In C or C++, we are responsible for the allocation and deallocation of memory. Every piece of memory allocated should eventually be freed, otherwise we have a memory leak. It is really hard to prevent leaks from happening by manual management.
In Python, we use reference counting as the strategy to avoid memory leaks. The idea is simple: everything is one object and every object has a counter, which keeps the total number of references to this object. When the counter drops to 0, the object should be freed, the operation is also safe because we know it is used in nowhere.
What interests me most is how does this happen under the hood. After some exploration, I think I have something here and want to share it with you.
In CPython, two macros called Py_INCREF(x)
and Py_DECREF(x)
are used to
handle the increment and decrement of the reference count. There are a few
questions though, when should we use them and how are they used in CPython
implementation?
We should use Py_INCREF(x)
when we need ownership of an object. What is
ownership, if you want to use one object, you have to own it, otherwise it
might be taken away from you by others, in our case, you have to inform the
garbage collector that you are using the object, or gc might free it. However
it is totally free for you to borrow one object, if you are 100% sure
the owners hold on to the object longer than you. The ownership in Python
means you keep a reference to one object. All owners of one object should
call Py_DECREF(x)

MATERIAL:
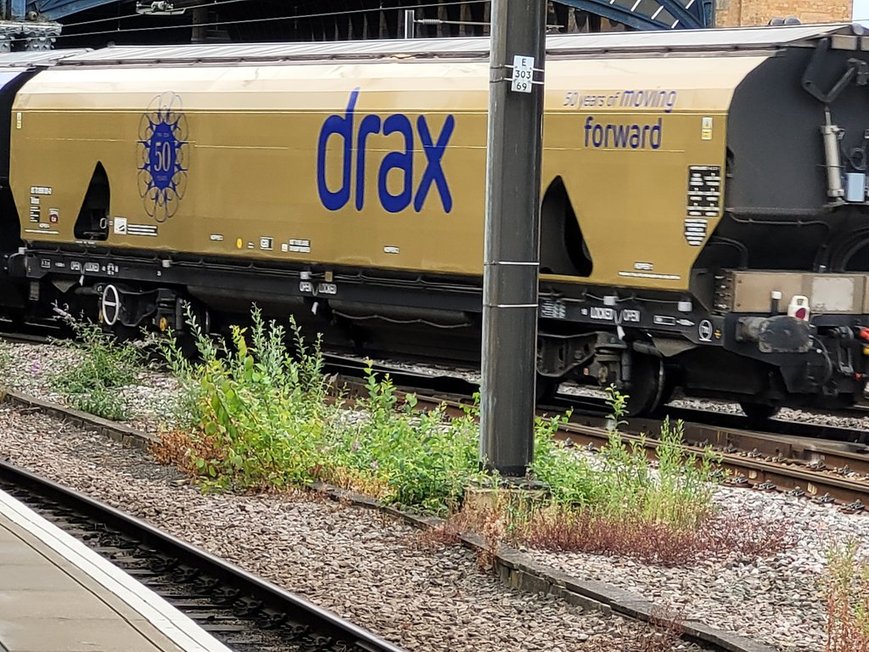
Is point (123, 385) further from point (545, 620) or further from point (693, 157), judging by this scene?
point (545, 620)

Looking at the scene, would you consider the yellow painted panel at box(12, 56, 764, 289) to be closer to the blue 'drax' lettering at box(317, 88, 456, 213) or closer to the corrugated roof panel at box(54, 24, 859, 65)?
the blue 'drax' lettering at box(317, 88, 456, 213)

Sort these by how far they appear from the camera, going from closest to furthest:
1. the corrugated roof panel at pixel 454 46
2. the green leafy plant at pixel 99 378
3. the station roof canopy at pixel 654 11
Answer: the corrugated roof panel at pixel 454 46
the green leafy plant at pixel 99 378
the station roof canopy at pixel 654 11

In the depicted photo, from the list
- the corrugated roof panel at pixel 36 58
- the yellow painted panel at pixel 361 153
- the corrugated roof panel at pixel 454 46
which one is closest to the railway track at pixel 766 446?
the yellow painted panel at pixel 361 153

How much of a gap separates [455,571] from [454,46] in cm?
918

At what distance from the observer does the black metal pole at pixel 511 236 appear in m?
9.42

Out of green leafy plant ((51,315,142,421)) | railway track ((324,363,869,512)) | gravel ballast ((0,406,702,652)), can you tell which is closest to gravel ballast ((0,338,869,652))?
gravel ballast ((0,406,702,652))

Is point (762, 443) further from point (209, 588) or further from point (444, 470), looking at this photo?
point (209, 588)

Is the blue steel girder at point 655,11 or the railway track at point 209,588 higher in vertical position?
the blue steel girder at point 655,11

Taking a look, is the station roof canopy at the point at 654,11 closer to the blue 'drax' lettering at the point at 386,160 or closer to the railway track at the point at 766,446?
the blue 'drax' lettering at the point at 386,160

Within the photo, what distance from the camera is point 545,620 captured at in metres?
7.61

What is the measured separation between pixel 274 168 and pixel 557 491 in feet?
29.1

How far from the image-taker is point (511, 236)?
31.2ft

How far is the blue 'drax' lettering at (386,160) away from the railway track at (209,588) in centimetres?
615

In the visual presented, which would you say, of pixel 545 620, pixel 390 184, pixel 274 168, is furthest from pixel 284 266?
pixel 545 620
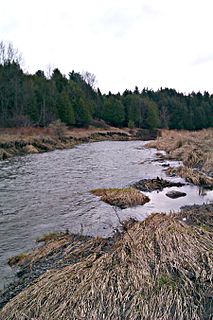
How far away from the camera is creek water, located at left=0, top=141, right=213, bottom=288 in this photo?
9.27 meters

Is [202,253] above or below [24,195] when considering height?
above

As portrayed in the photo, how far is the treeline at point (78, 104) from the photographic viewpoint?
2068 inches

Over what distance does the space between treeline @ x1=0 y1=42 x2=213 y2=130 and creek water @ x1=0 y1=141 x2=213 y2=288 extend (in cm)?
2973

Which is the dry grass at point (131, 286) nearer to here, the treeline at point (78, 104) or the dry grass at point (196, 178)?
the dry grass at point (196, 178)

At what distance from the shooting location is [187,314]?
15.4 feet

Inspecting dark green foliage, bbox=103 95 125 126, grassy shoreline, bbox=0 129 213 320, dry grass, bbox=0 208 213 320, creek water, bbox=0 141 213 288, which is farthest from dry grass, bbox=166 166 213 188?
dark green foliage, bbox=103 95 125 126

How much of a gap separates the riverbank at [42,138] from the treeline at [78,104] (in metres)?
4.89

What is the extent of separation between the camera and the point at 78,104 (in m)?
63.6

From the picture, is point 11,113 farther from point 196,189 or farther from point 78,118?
point 196,189

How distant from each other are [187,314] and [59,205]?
8.25m

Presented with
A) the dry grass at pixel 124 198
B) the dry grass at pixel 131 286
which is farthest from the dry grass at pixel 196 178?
the dry grass at pixel 131 286

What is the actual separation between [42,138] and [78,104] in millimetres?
26754

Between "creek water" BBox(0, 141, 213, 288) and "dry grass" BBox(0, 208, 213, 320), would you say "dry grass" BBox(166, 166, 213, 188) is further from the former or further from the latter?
"dry grass" BBox(0, 208, 213, 320)

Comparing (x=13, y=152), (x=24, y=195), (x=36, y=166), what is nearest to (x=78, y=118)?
(x=13, y=152)
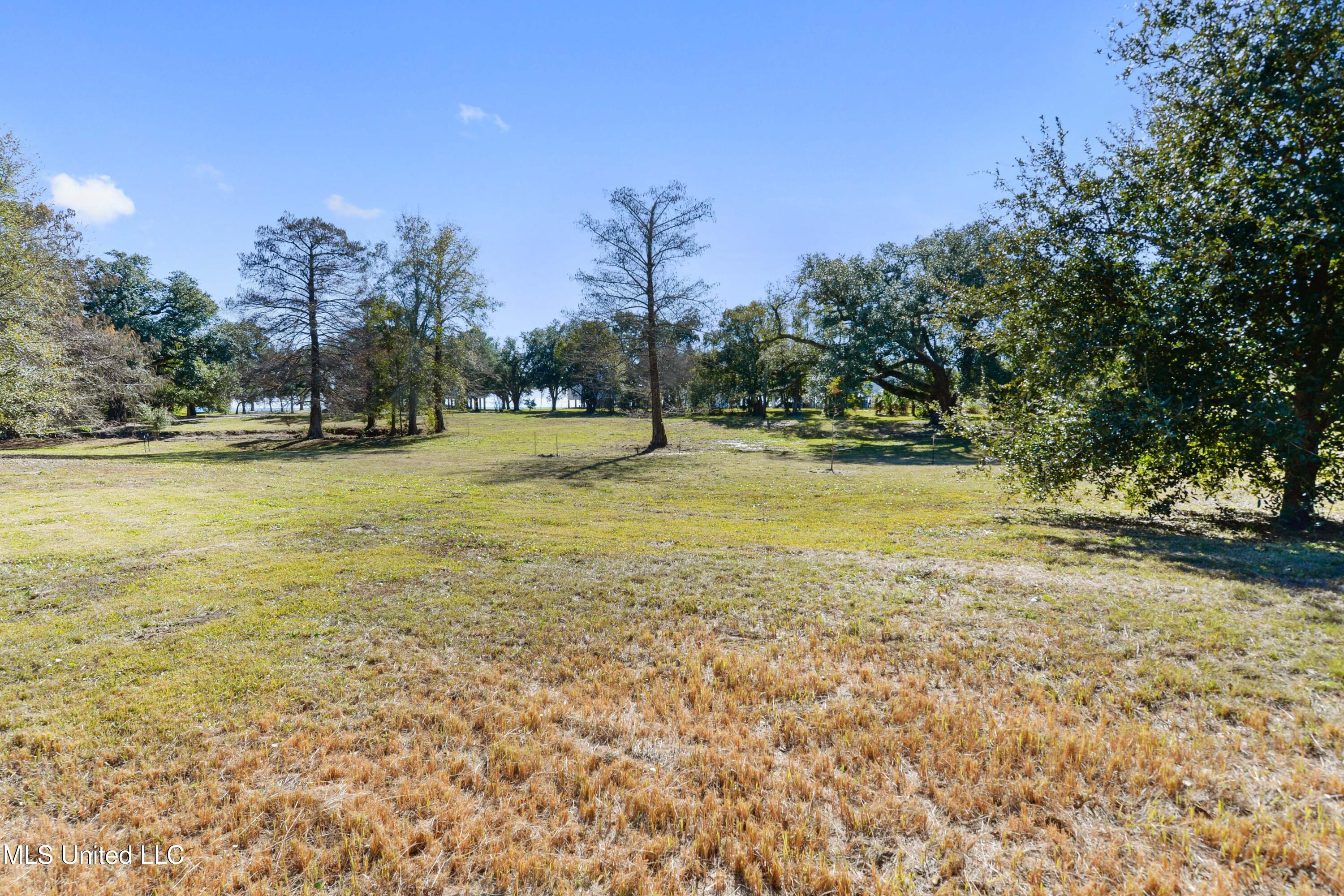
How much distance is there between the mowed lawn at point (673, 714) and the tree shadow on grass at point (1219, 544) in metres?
0.12

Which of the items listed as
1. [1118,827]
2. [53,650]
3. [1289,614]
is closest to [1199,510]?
[1289,614]

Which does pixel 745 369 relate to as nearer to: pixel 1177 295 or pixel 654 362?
pixel 654 362

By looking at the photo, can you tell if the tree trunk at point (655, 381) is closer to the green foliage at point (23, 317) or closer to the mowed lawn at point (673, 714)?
the mowed lawn at point (673, 714)

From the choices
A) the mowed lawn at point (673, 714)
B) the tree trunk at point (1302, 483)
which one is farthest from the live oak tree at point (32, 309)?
the tree trunk at point (1302, 483)

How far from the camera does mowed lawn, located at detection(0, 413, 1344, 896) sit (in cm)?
292

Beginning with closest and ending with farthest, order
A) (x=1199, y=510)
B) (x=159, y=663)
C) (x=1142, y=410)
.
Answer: (x=159, y=663)
(x=1142, y=410)
(x=1199, y=510)

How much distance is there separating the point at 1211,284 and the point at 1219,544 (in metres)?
5.05

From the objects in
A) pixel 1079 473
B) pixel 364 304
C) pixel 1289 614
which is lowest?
pixel 1289 614

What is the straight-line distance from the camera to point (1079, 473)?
1161 centimetres

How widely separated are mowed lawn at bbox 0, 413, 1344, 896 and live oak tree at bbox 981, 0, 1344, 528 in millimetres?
2048

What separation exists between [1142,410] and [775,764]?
36.5 ft

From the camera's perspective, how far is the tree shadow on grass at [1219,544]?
7516mm

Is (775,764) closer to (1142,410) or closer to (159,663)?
(159,663)

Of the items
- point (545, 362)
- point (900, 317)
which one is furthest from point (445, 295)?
point (545, 362)
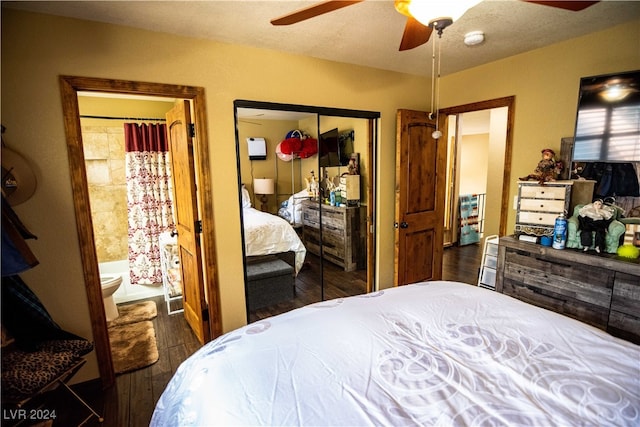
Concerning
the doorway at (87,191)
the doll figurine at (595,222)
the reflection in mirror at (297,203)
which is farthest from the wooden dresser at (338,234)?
the doll figurine at (595,222)

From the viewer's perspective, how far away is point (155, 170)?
Answer: 356 centimetres

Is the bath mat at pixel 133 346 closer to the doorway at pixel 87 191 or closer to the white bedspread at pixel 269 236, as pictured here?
the doorway at pixel 87 191

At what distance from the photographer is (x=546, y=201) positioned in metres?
2.36

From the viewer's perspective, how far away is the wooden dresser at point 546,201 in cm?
228

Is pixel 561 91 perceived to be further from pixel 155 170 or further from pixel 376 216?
pixel 155 170

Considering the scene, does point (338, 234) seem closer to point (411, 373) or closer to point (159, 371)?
point (159, 371)

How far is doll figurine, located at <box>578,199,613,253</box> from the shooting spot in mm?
2045

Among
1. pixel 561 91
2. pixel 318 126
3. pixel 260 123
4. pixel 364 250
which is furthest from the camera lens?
pixel 364 250

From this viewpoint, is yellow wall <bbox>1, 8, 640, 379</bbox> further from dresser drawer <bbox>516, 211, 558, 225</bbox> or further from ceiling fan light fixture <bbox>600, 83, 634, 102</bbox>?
dresser drawer <bbox>516, 211, 558, 225</bbox>

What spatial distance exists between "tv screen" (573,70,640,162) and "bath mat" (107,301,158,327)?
4.14 m

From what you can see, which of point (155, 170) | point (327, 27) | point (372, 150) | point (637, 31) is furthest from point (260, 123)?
point (637, 31)

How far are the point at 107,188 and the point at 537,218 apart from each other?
4.38m

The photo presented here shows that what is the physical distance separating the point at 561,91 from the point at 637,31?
51 centimetres

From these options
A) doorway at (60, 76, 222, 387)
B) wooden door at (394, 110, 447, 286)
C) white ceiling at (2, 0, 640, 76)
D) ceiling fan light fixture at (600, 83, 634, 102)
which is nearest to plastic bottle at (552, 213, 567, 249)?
ceiling fan light fixture at (600, 83, 634, 102)
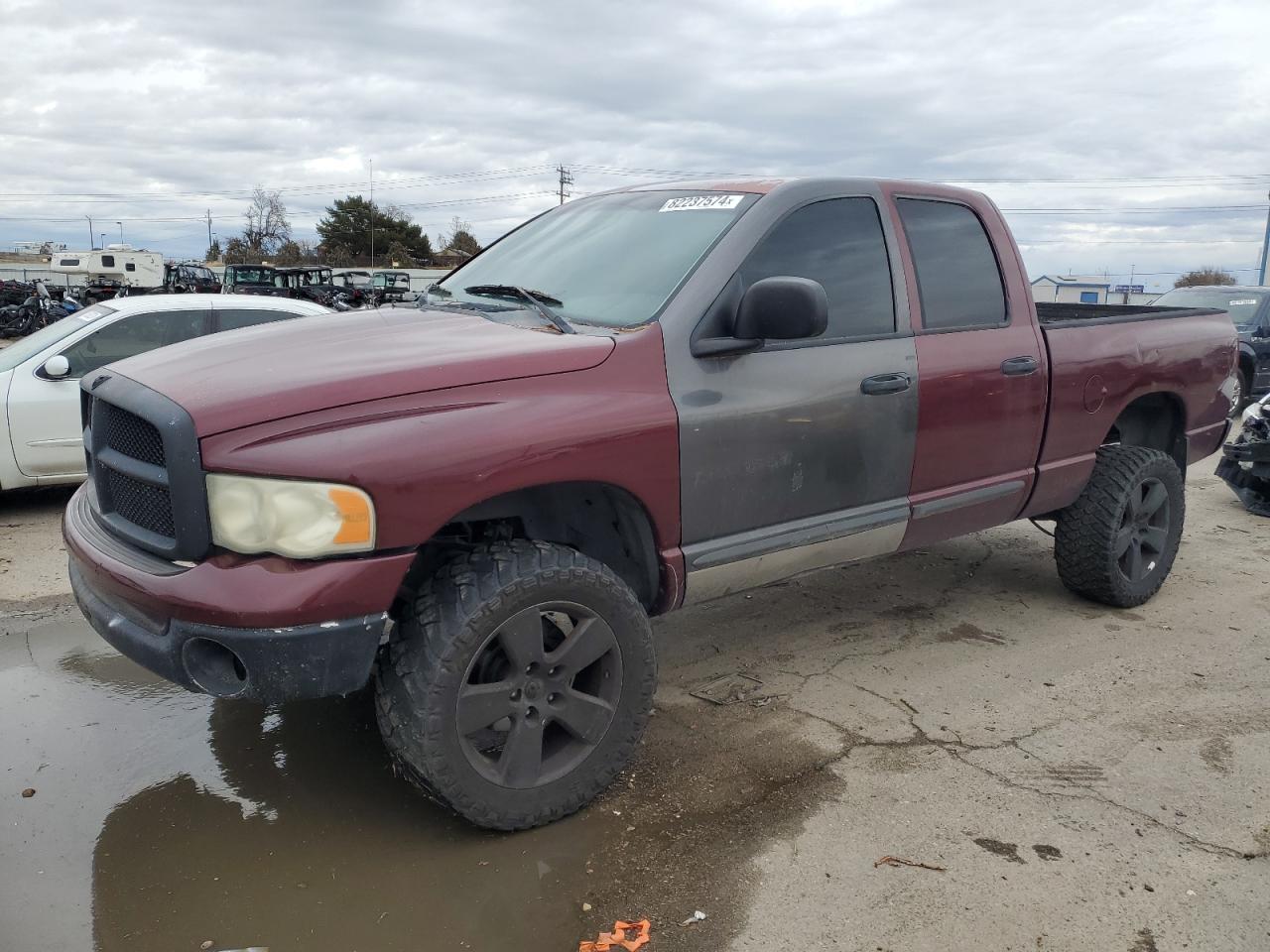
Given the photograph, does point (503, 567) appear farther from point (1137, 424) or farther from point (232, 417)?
point (1137, 424)

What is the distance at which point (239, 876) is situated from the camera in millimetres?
2680

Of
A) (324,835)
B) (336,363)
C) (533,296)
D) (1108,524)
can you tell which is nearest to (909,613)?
(1108,524)

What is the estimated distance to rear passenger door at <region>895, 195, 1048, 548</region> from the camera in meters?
3.79

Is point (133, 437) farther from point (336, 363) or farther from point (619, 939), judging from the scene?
point (619, 939)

GIVEN PROBLEM 1: In the CPython reference counting text, when should Py_INCREF(x) be used?
GIVEN PROBLEM 2: Pick up the text on CPython reference counting at its final words and keep writing it.

RESULT 1: When we need ownership of an object.

RESULT 2:
after they finish using the object, otherwise a memory
leak is created. Here is one simple example:
def hello():
s = 'hi' # s keeps a reference to 'hi' and have ownership
print s # use 'hi' for something
hello() # s finishes and decreases the reference count
It is also possible to transfer the ownership to others, never heard of it? Trust me, it happens everywhere, everytime we create a new object, we need to pass ownership to the receiver:
foo = (a, b) # we need the bytecode of it
0 LOAD_NAME 0 (a)
3 LOAD_NAME 1 (b)
6 BUILD_TUPLE 2
9 STORE_NAME 2 (foo)
In the above example, we can see that foo
have ownership on a tuple object
in the end, however, the Py_INCREF(x)
was called when BUILD_TUPLE was
executed, during the BUILD_TUPLE execution, PyTuple_New
is called and it
create a new tuple object, the object leaves the PyTuple_New
function call
and Py_DECREF(x)
is not called, afterwards, the ownership is passed to
Python Virtual Machine data stack, the VM passes it to the foo
variable.
What if I write code like this:
(a, b) # no final receiver for the ownership
6 BUILD_TUPLE
9 POP_TOP
The compiler is smart enough to catch that, the ownership is passed to
Python Virtual Machine data stack, during POP_TOP execution, the Py_DECREF
is called.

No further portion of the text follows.